It’s funny how something can trigger a memory of what seems like a totally unrelated event. I went to see the new Harry Potter tonight, in Imax even. In the second to last scene, where Harry throws Voldemort’s wand into the abyss and walks away, Hermione and Ron stand and watch him go. (No spoiler alert necessary, that’s all that will be said.) I had the strangest feeling she was going to run after him and jump on his back in celebration, just like someone did to me many years ago. Wait. What?
Wow there it was. It would have been the summer of 1981. I was running a small charter boat on Prince William Sound, working out of Whittier. Early in the summer, I met a wonderful woman and hired her as crew. What impressed me? Only in Alaska. On the charter where I met her we were taking a friend of hers out to an island to spend at least a month observing pigeon guillemots, a shy shorebird. To do it she had a small inflatable and an outboard motor and to run the motor she needed fuel. Here’s one of those lift solutions. She wanted a full 55 gallon drum but I knew we would never lift a full drum off the boat. The solution was two drums half full. Those we could lift, toss overboard and float them to shore.
After we arrived at the island we helped the scientist load all her gear ashore and then went to the fuel barrels. This woman and I prepared to lift one. Figure the drum and 25 gallons of fuel weigh something over 200 pounds.
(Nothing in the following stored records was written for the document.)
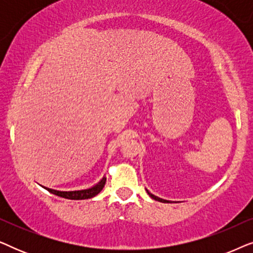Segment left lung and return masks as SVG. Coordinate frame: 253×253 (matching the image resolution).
<instances>
[{
  "label": "left lung",
  "mask_w": 253,
  "mask_h": 253,
  "mask_svg": "<svg viewBox=\"0 0 253 253\" xmlns=\"http://www.w3.org/2000/svg\"><path fill=\"white\" fill-rule=\"evenodd\" d=\"M148 195H150V196H151L152 198H153V199L158 200V202H161V203H169L168 200H165V199H161V198H159V197H155L154 195H152V193H150V192H148Z\"/></svg>",
  "instance_id": "1"
}]
</instances>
So, this woman and I got a grip and I was prepared for a heavy load. That drum came up so easily it surprised me. I looked at her and I could swear she smirked. I fell in love right there. All the way back I schemed how I could see more of her as we chatted a little. It turned out she didn’t have a job and was kind of looking around. It turned out I didn’t have a crew person and I was kind of looking around.
It took a call to the owner but he was all for it, and there we were. As the summer progressed we grew closer and closer. There are several stories but this is about the hug.
The previous winter I had been sending my first book manuscript to various publishers and receiving it back only to send it out again. I mailed it one last time before I headed back to the boat in the spring and checked the mail religiously the twice a week it arrived in Whittier. The rejections may sound depressing but I had read about a writer who said, “naw, every day I go to the post office and my book is accepted. Only once is it rejected and I have all those days of acceptance. I send it out again and then approach each day with optimism and dreams of acceptance.”
We came in from a trip late on a mail day and while she stayed and cleaned the boat, I raced to the post office. I was standing there in the small room filled with people waiting for their mail while the postmaster, I remember his name as Cowboy, called out names. Whittier is a small town after all.
He called my name and handed me a normal letter-sized envelope. It was from a publisher. This wasn’t a returned manuscript. This was a letter. I knew what that meant and let out a whoop. Cowboy who knew what I was looking for asked if that was it. I think so, I think so. Others in the room knew also and pretty soon there were cheers and jumping up and down going on. I remember a very short tourist woman tugging at my sleeve and then asking anybody who might know, what is it? what is it? Somebody said, “It’s his book.” Sometime in that melee she actually asked me to sign an autograph, my first.
This was going to take a celebration and I was not going to do that alone. I probably half flew back to the boat. People were driving past me honking and waving, giving thumbs up.
It was less than half a mile to the boat and I think I did it in seconds; it felt like it anyway. I hopped onto the boat and hollered for her and told her what happened. At this point I realized I had not opened the letter yet. We opened it together and sure enough it was an acceptance. I was officially a writer, there it was in mauve and green (woman publisher).
A couple of people stopped by as we gathered our things to go up to the bar for that celebration we knew was about to happen. There were five or six of us in a group heading toward the bar. Rain had begun falling while we were on the boat. It is understatement to say it rains a lot in Whittier so this was barely noticeable.
Somehow I remember I was talking with someone as we walked and she had ended up walking behind me. I was pretty happy and was probably close to that bubbling we hear about. Suddenly I heard what could only be called a growl behind me, then something hit me hard in the back and an arm went around my shoulders and neck. She hit me so hard we both went down in the wet and the muck and she never let go. I managed to twist and throw my arms around her as well and we laughed and rolled around in pure wet muddy joy. The best hug ever.
That still didn’t stop us from spending several hours celebrating with the rest of our friends. The letter was passed up and down the bar for everyone to read, beers were drunk, songs were sung hugs were exchanged. Memories of the later hours of the evening have disappeared into a haze, but given our proclivities during our time together, I am quite positive it had a happy ending.
The book was published a year later, but sadly the relationship didn’t last that long. Over the winter I had to go someplace alone and quiet to do the rewrites and revisions and she had to go back to her home and straighten out life and a former boy friend and we drifted apart. If you have been reading this blog, it was she who led me to call the bar Key Largo.
In the 1990s I learned she and her more recent husband had been flying from a claim they worked near Yakutat back to their home in Kenai and were lost over the Gulf of Alaska, never to be heard from again. It’s a sadness I carry when I think about her now and then, like when it looks like Hermione is going to jump onto Harry’s back in celebration.